True bluegrass lovers will tell you there’s a distinct difference between their music and country. Venues and bands that adhere to the roots of bluegrass allow only acoustic instruments, Caulder said. A typical bluegrass band will include guitars, a banjo or two, a mandolin, an upright bass and a fiddle, in the style of the father of bluegrass, Bill Monroe. Monroe and his band, The Blue Grass Boys, started jamming together in Kentucky, the Bluegrass State, back in 1939, at the end of the Great Depression. Through the years and with the influence of other musical styles, bluegrass has evolved, but true bluegrass musicians remain true to their heritage. And they’re like one big, jolly family.

One of the largest groups gathers at Clyde Maness’ Pottery and Music Barn off N.C. 24-27 outside Carthage. On a typical Tuesday night, 200 to 300 fans show up to listen and dance to the sounds of dozens of musicians. Bluegrass players take the stage or gather as impromptu duets or quartets in a corner here or there.

“Some come from Virginia or South Carolina,” Maness said, “but about 90 percent come from around 100 miles or less.”

Betty Moore was there from her home in Carolina Lakes, off N.C. 87 between Fayetteville and Sanford.
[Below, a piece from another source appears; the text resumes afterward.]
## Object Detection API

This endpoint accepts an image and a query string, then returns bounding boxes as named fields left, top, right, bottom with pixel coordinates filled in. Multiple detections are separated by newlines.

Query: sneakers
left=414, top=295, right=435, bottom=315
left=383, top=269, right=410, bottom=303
Her niece, Patsy Flynn, and her 11-year-old grandson, Colby Patterson, accompanied her.

Betty, wearing glitter on her face to match her outfit, eagerly watched the stage, where a band of five known as Fine Blue Line was cranking out some vibrant tunes. She was waiting for her favorite singer, Lewis Beasley, to take the microphone.

“He has a beautiful voice,” she said of the heavyset man holding a doghouse bass that was bigger than him. “Wait till you hear Lewis. He’ll sing a blues song to a bluegrass tune.”

Betty, impatient to hear her man sing, sent her niece up to request a song.

“You get me in more trouble,” Patsy replied. But away she went.

“You just wait till you hear him sing,” Betty said again. The next song began.

“That’s not it,” she said.

Then it was, and Lewis held his lips close to the microphone and sang sweetly, “I’d love to wake up in your arms tomorrow, but I’m so afraid of losing you again.” It was about enough to make Betty swoon.

Across the room, a few dancers were shuffling their feet in a corner of the room. Out in front, away from the main stage, small groups of musicians stood about, playing or singing.

Eleven-year-old Autumn Boger, in a pink T-shirt and sneakers, was leaning against a chair and belting out an old gospel tune, “Will the Circle Be Unbroken,” to the accompaniment of a couple of guitars. Autumn has loved bluegrass all her life and is already proficient on the guitar, mandolin, fiddle, ukulele, bass fiddle and tub bass, which is just what it sounds like, an overturned tin washtub with a wooden post and a string sticking up from it. Her daddy, Richard Boger, enjoys her music as much as she does and is a musician himself.

He said he always wanted a woman who could sing with him – and he found her in Autumn.

For those who enjoy bluegrass, it’s something akin to true love that might best be described in the love songs of old. It’s a heart-warming affair that makes them smile and brings a fire to their bellies and makes life a bit more fun, a great bit sweeter.

And don’t you know, there’s passion there, too.

“It’s good to have a passion,” Caulder said, “that’s enjoyable, that feeds your spirit and motivates you, that keeps you positive and gives you something to look forward to.”